Interdum stultus opportuna loquitur...

Friday, December 28, 2007

AdminRant: USRant Note...

Note - from June 24th 2009, this blog has migrated from Blogger to a self-hosted version. Click here to go straight there.

The more astute amongst the rant family will have noticed that for some time I have been rather remiss as regards the U.S. Post-Market Report - a.k.a. USRant. This is because I have developed an almost pathological aversion to all things Microsoft, and as such have removed Excel from my hard drive. To this end, all of the wizardry that creates the 'generated' bits of USRant - which I had written as Excel macros - was rendered defunct. (We faced - and overcame - the same problem wth the OzRant).

I have promised myself that I would do the 'port' of the USRant Excel logic across to PHP, the better to automate (via 'cron') the process by which the automatic stuff is generated. In other words, I want to do the same migration as I have already done with OzRant, which now works perfectly.;

That said, I also;I want to add some 'fuzziness' to the sentence structures so that the generated bits of both Rants don't always read exactly the same. It's two days work (assuming that my fat-fingered typing style generates large numbers of syntax errors which defy debugging... if I get it right first time it will take me three hours). Anyway, it will hold up the porting across of USRant for a little while yet.

You might wonder why this matters, so I will explain in a little more detail (because I just know you're interested...)...

Consider the following bit of the OzRant (I've coloured in 'calculated' variables so that you can see how it works currently):

At the other end of the market-cap spectrum lie the denizens of the ASX Small Ordinaries (XSO) - the place where non-mania excess returns lie. The small end of the market had a significantly worse day than its large-cap counterpart. The Small Ords slid modestly, falling 15.9 points (0.41%), closing out the session at 3840.6 points.

The green bits of text are just numbers - no fuzziness there. They are just data or manipulations of data.

The other coloured bits rely on levels or ratios of outcomes. They vary depending on the magnitude of the non-fuzzy stuff.

So if the Small Ords performance for the session only just exceeds, or just falls short of, the ASX20, then the  bit of blue text will say something like 'performed pretty much in line with'. If the Small Ords performs significantly worse (better) than the ASX20, the language becomes what you see in the blockquote.

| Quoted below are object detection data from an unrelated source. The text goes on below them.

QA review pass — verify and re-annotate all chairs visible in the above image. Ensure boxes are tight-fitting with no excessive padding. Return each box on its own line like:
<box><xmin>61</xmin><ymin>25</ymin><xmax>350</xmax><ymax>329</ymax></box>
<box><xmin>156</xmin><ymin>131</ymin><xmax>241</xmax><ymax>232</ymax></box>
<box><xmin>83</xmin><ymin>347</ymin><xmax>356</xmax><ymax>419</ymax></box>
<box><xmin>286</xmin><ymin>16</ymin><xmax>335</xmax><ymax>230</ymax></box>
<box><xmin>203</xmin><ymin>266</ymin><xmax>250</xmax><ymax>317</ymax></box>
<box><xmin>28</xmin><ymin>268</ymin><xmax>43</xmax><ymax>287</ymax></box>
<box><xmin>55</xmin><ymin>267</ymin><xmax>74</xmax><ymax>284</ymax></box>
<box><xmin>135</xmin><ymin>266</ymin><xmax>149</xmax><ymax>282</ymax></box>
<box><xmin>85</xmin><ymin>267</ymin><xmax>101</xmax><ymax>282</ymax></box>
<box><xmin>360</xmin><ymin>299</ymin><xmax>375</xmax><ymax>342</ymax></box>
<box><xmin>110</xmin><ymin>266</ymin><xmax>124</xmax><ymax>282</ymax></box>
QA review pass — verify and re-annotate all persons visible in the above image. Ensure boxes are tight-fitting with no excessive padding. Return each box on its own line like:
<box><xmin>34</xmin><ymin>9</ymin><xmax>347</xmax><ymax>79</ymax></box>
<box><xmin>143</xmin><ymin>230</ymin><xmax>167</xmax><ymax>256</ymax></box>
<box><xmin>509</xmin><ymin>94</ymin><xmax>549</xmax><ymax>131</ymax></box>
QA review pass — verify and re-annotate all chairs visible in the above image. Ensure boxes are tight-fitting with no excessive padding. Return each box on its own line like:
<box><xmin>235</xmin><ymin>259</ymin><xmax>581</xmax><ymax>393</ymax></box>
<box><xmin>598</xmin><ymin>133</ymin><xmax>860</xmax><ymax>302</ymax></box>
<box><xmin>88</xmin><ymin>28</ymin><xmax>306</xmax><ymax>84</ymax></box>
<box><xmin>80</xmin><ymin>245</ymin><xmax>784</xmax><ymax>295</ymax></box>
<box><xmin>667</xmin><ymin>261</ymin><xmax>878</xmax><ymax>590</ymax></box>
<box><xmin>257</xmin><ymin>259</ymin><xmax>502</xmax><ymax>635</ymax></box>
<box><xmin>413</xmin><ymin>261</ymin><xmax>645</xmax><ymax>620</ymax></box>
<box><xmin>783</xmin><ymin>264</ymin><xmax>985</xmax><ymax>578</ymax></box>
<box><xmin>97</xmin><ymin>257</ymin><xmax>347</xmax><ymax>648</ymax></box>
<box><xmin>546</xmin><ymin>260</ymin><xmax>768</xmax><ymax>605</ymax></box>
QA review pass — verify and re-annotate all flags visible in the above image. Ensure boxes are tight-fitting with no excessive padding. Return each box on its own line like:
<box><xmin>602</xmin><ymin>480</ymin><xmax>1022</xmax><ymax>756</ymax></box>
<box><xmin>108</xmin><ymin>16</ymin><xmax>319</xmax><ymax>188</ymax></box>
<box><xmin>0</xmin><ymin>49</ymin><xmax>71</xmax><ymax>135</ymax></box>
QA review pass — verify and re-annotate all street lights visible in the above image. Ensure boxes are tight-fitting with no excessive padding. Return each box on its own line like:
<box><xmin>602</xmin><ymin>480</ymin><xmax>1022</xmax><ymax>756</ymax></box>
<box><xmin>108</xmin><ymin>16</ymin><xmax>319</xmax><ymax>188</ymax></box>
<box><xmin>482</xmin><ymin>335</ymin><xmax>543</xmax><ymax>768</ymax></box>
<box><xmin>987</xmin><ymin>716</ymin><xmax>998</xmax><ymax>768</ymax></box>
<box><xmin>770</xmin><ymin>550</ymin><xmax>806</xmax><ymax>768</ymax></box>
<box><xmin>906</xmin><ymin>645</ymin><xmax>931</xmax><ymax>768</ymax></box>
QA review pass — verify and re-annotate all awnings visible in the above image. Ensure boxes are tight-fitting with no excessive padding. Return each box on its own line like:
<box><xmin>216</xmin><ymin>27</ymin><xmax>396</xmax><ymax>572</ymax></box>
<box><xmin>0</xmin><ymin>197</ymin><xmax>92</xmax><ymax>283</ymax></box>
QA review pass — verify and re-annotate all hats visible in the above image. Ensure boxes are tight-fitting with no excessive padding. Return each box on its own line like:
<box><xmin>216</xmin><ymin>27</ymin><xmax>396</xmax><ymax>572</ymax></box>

And if the out (under) performance is striking, there's different language again.

Likewise the second coloured bit: a fall of under 0.2% will make the purple text say 'retreated mildly', 0.2%-0.5% is 'slid modestly', 0.5%-1.5% is 'fell rather sharply', and anything above 1.5% is 'was hammered to the tune of'... or something like that. 'Falling' can become 'dipping', 'sliding', 'losing', 'plummetting' and so forth. 

You get the picture.

But here's what I would prefer: before any of the underlying calculations are performed, I want the actual sentence structure to be determined by the selection of several random numbers: these would determine the order of sentence phrases. 

The other thing I would change is this: at present there is also only one outcome for each 'band' - a single adjective for a given percentage range, for example (e.g., the orange text choices). I would prefer to have a set of, say, three for each 'band' of outcomes... one of which would be chosen at random once you know which band you're in.

The reason for this, is that I would like the RantScreed to change every time the auto-generated bits were generated. At present, if I push the button marked 'Create RantScreed', it will create an IDENTICAL RantScreed for a given set of data. That is, if the data is for December 28th 2007, every piece of the generated stuff will be the same no matter how often you push the button.

But imagine if it was set up so that every time you hit the button, there were subtle changes in phrasing, word order, adjective selection and so on. 

That would, in my view, be neat.

So if I can get it to work properly, you could wind up with this

A much harder time of it was had by the little stocks that make up the ASX Small Ordinaries (XSO). Although historically this has been a good place to find underpriced value, today saw significant underperformance compared to the big end of the market-cap spectrum. The drop was hardly earth-shattering - under half a percent - with Small Ords registering a closing print of 3840.6 points, representing a decline of 15.9 points (0.41%) for the day.

or this -

The ASX Small Ordinaries (XSO) index slid 15.9 points (0.41%) to 3840.6 points. That's not 'off a cliff' bad, but it is still significantly worse than both the ASX20 and ASX100: today the big end of town got the nod from the voters.

I've highlighted in red the pieces of text that would vary (selected at random from the list) once the structure had been determined (by selecting at random from some small number of alternatives. Note that in the two examples, the sentence structure itself has changed relative to the first (blue-highlighted) original. I think I will have four alternatives for each identifiable paragraph in the Rants. 

Overall, the exact same data would provide an almost infinte number of reports with the same broad structure, but which would read very differently - the difference would be caused by a stochastic vector variable, with elements which would determine overall structure, as well as selecting from a range of alternatives for each key adjective or phrase. And as I thought up new ways to express the same sort of thing, the range of alternatives would increase.

OK, so maybe youre not interested. But I think it's going to be pretty neat.